__SUPPLIED MATERIAL__.
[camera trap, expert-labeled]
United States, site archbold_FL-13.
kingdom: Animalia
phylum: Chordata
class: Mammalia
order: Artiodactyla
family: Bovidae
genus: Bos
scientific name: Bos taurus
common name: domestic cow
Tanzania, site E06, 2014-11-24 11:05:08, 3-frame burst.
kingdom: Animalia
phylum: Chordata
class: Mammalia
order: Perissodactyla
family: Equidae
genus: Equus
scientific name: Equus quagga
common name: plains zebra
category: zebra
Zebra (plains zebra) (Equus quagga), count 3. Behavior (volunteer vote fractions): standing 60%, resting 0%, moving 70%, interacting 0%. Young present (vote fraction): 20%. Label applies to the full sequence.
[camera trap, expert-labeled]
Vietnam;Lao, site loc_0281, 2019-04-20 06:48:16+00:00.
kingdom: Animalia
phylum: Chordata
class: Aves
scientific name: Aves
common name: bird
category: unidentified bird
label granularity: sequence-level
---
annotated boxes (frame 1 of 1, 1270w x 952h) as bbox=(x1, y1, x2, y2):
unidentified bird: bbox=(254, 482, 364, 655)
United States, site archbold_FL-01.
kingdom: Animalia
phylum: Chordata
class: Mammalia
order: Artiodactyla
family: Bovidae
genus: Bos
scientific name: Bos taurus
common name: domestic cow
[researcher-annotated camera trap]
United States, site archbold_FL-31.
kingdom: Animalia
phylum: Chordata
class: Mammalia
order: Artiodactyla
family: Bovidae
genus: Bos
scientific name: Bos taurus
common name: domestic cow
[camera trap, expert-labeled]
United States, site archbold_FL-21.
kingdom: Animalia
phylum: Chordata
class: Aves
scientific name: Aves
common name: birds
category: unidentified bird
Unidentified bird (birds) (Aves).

__ACTIVITY__.
The expected answer is a copy of each line in the listing above that contains "site".

__TASK RESULT__.
United States, site archbold_FL-13.
Tanzania, site E06, 2014-11-24 11:05:08, 3-frame burst.
Vietnam;Lao, site loc_0281, 2019-04-20 06:48:16+00:00.
United States, site archbold_FL-01.
United States, site archbold_FL-31.
United States, site archbold_FL-21.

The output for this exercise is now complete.